>> begin Data excerpts

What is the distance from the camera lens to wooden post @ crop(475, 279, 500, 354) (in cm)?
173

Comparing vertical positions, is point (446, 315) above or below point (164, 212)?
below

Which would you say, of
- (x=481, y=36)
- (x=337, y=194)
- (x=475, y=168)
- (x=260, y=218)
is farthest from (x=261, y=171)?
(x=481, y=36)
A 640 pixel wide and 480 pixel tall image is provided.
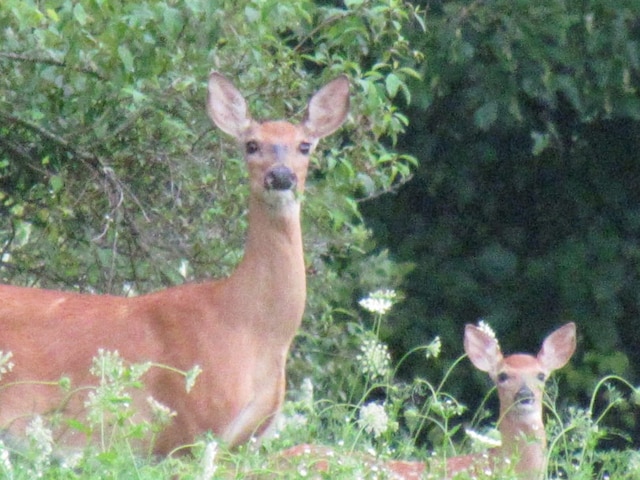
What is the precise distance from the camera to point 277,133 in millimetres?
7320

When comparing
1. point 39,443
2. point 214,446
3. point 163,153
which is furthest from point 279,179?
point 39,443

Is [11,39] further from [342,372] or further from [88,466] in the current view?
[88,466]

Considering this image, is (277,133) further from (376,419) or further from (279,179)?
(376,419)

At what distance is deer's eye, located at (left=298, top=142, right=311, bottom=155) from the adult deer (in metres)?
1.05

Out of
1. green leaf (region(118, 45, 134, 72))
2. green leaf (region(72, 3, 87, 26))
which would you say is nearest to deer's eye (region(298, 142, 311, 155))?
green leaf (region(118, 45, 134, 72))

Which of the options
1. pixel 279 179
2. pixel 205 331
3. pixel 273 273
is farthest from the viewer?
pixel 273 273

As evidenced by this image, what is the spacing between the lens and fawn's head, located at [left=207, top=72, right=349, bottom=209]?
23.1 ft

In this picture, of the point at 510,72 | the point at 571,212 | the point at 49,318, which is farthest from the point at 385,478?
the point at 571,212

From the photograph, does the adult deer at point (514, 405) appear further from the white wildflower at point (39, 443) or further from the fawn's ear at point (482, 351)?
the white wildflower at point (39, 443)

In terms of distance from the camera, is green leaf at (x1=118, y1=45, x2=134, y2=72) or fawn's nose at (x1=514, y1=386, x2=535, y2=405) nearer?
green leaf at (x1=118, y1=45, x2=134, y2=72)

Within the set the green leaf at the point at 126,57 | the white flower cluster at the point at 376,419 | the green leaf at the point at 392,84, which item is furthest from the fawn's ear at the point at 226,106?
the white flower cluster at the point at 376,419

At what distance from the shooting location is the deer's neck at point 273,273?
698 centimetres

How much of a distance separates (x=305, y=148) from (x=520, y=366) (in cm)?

>> end Data excerpts

The task: Render the rows as a JSON list of strings, one string per line, from the line containing "At what distance from" through the last line of the rows. Leave out blank lines.

Response below:
[
  "At what distance from the shooting location is the deer's neck at point 273,273?",
  "698 centimetres",
  "How much of a distance separates (x=305, y=148) from (x=520, y=366) (in cm)?"
]